The program at ICEF View Park implements a school-based model. This means that Harlem Lacrosse LA program directors serve as the team coaches after school and spend the day with the students on campus.

Program directors are responsible for recruiting players for the team. They keep an eye out for students they feel may benefit from playing for Harlem Lacrosse LA. Their access to the campus helps them reach students who otherwise may not be exposed to the program.

Their role on campus also helps to build their relationships with the students.

“I think that we have an opportunity in an after-school program that also reaches kids throughout their school day to influence them on a slightly deeper level,” said Tim Jenkins, the program director for the boys team. “So, we have these reps for two or three hours after school and we can reinforce the lessons that we teach in the after-school period during school, throughout the day.”

For twice a week after school, the students and program directors walk one mile to the ICEF Home Office, where study hall and practice are held.

“I help them not only on the field, but … in the classroom,” said Lavita Jones, a coach and tutor at the ICEF View Park program. “We hold study halls and we are all about their academics. We want the players to have a great academic record. We help them with any type of extra intervention that they need.”

Before heading out to the field, program directors talk to players about a social-emotional skill they will be focusing on during practice. Some skills include positive habits, teamwork, growth mindset and trust.

Hewitt said that lacrosse is a great sport to develop social-emotional skills because of its difficulty.

“Lacrosse is kind of hard. It takes a lot of time to learn how to throw and catch a lacrosse ball with a lacrosse stick. Because of that, there is so much early failure,” Hewitt said. “It gives our program directors and our coaches so many opportunities to teach the persistence and the ability to pick yourself up even when you’re frustrated and your task is difficult.”

The group has been able to impact youth through the help of other organizations.

LA2050, a philanthropic organization, recently donated $35,000 to Harlem Lacrosse LA for being an organization that inspires Los Angeles to learn.

LA2050 has also awarded grants to Homeboy Industries, LA Kitchen and Youth Movement Against Alzheimer’s.

“We work really hard and fundraise money,” said Hewitt. “We’ve been very fortunate to get a lot of donations. We make great local partnerships.”

These partnerships allow the program to be free of cost to the players.
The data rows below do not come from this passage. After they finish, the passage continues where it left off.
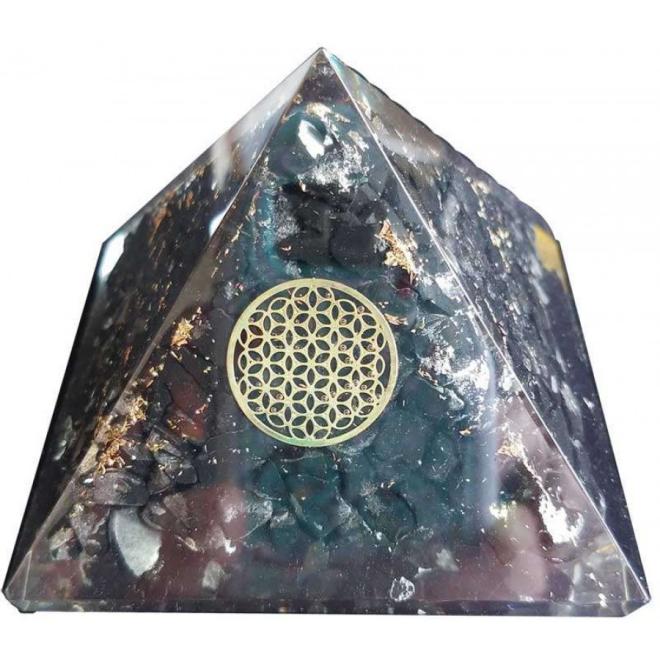 pyramide en shungite très belle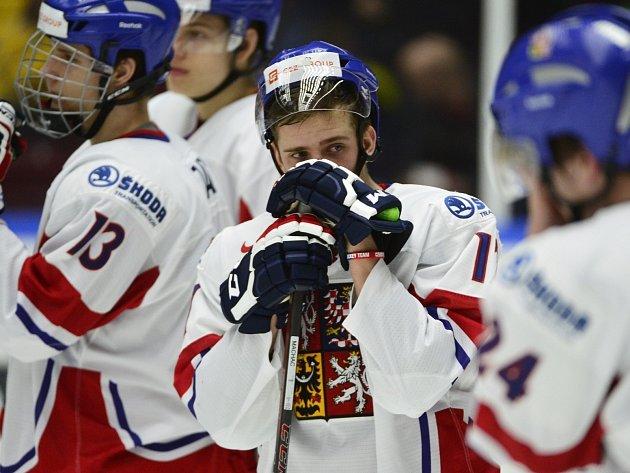 Zklamání českých hokejistů po porážce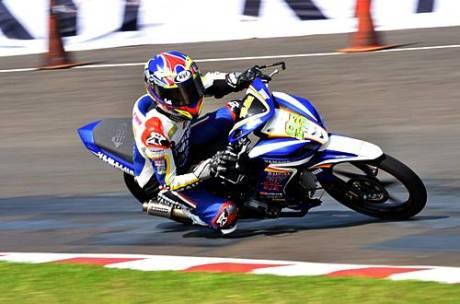 Fitriansyah Kete (Yamaha Tunggal Jaya) memacu Jupiter Z1 di free practice kelas IP 2(110 cc) seri pertama Indoprix 2014, sirkuit Sentul Karting International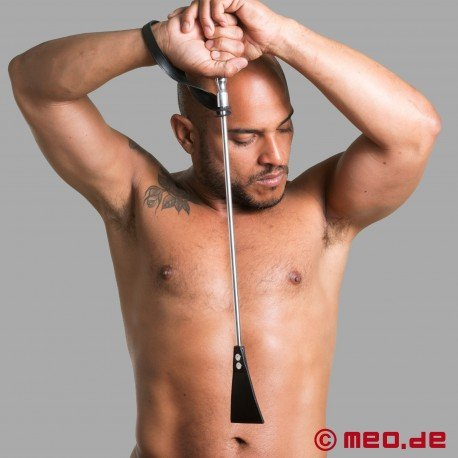 Luxurious riding crop from HURTME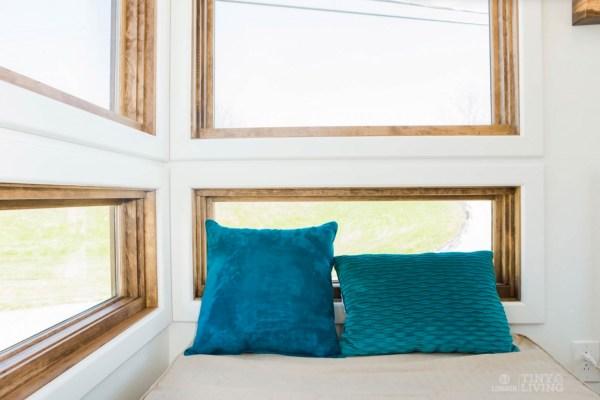 Degsy Tiny House by 84 Lumber Tiny Living 0011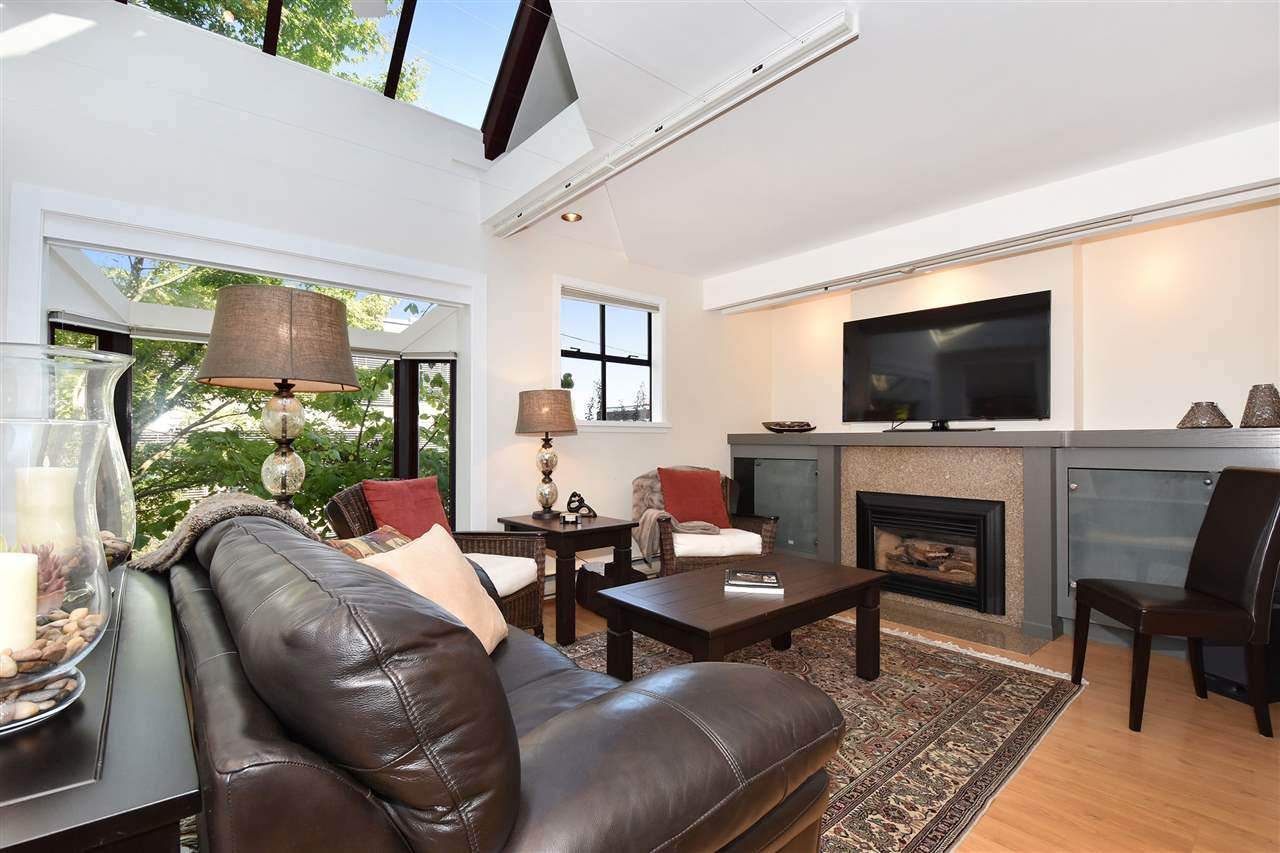 Main Photo: 6 2485 CORNWALL AVENUE in Vancouver: Kitsilano Townhouse for sale (Vancouver West)  : MLS®# R2308764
In October, for example, the University of Southern California women’s lacrosse team donated equipment to the Harlem Lacrosse LA program in Compton.

“We outfit every player with up-to-date, legal, certified equipment. They get game uniforms, pinnies and the coaches get whatever they need to run practice,” Hewitt said.

Harlem Lacrosse LA provides many additional playing opportunities and fun field trips at no cost, such as lacrosse tournaments, scrimmages, college visits and beach days.

With the recent donation from LA2050, Hewitt is hopeful that Harlem Lacrosse LA can reach more communities, as well as strengthen current programs.

“Every partnership and grant helps us do more to provide school-based youth development and to continue serving our mission of helping each Harlem Lacrosse participant find their own personal pathways to success,” Hewitt said.